─── The records

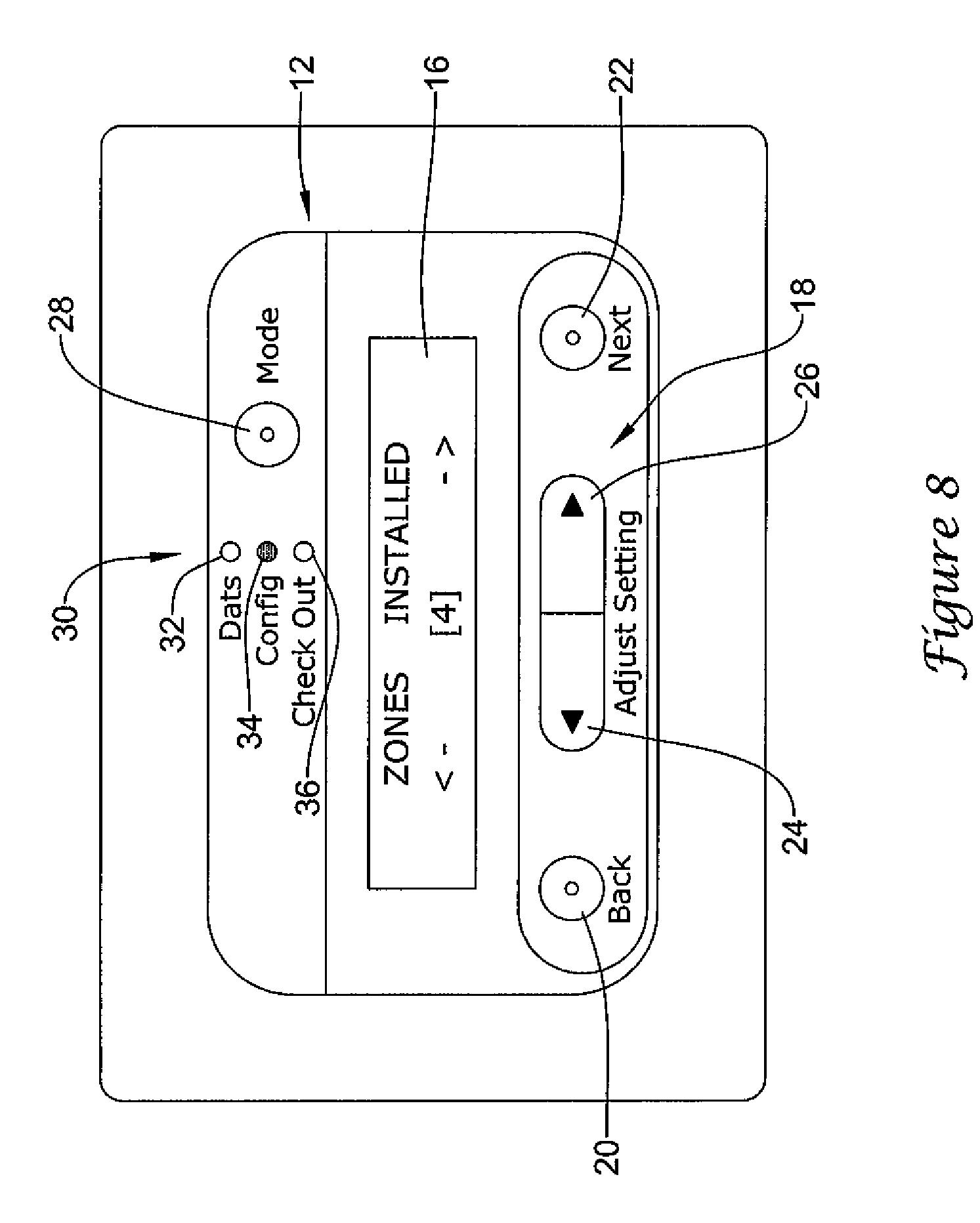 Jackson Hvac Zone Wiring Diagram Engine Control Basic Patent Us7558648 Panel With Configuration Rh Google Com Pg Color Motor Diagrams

──────
─── The records

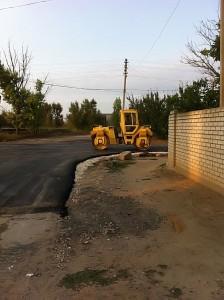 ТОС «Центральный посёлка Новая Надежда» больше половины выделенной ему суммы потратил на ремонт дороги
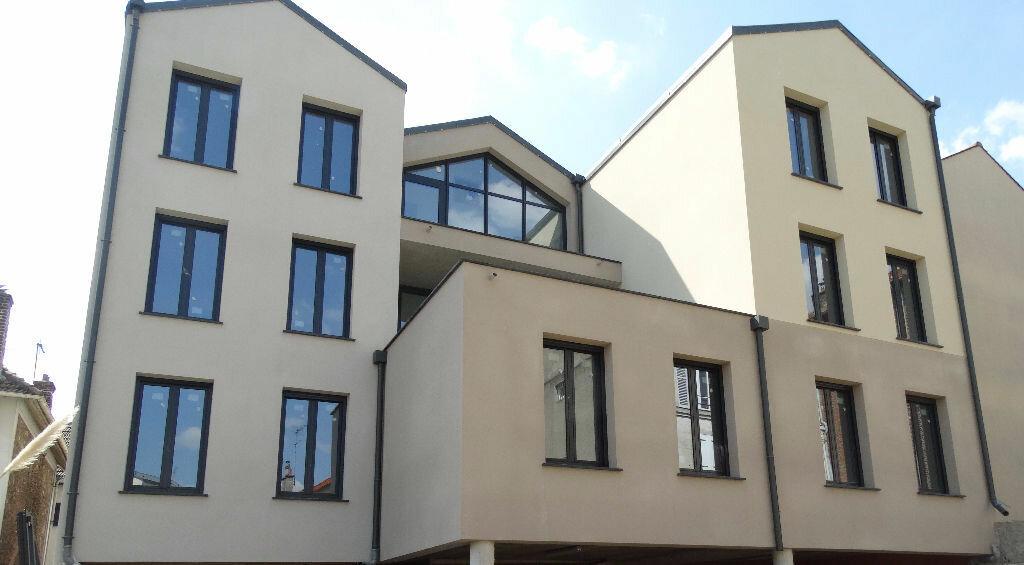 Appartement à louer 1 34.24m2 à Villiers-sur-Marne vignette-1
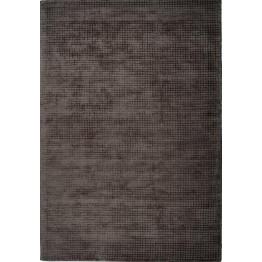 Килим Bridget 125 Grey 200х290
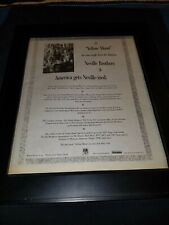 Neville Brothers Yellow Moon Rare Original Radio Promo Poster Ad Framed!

──────

__About this exercise__:
For this exercise, please set down exactly the lines of the listing above from the line with "Килим Bridget 125 Grey 200х290" up to and including the line with "Neville Brothers Yellow", and no pictures.

__Output for this exercise__:
 Килим Bridget 125 Grey 200х290
 Neville Brothers Yellow Moon Rare Original Radio Promo Poster Ad Framed!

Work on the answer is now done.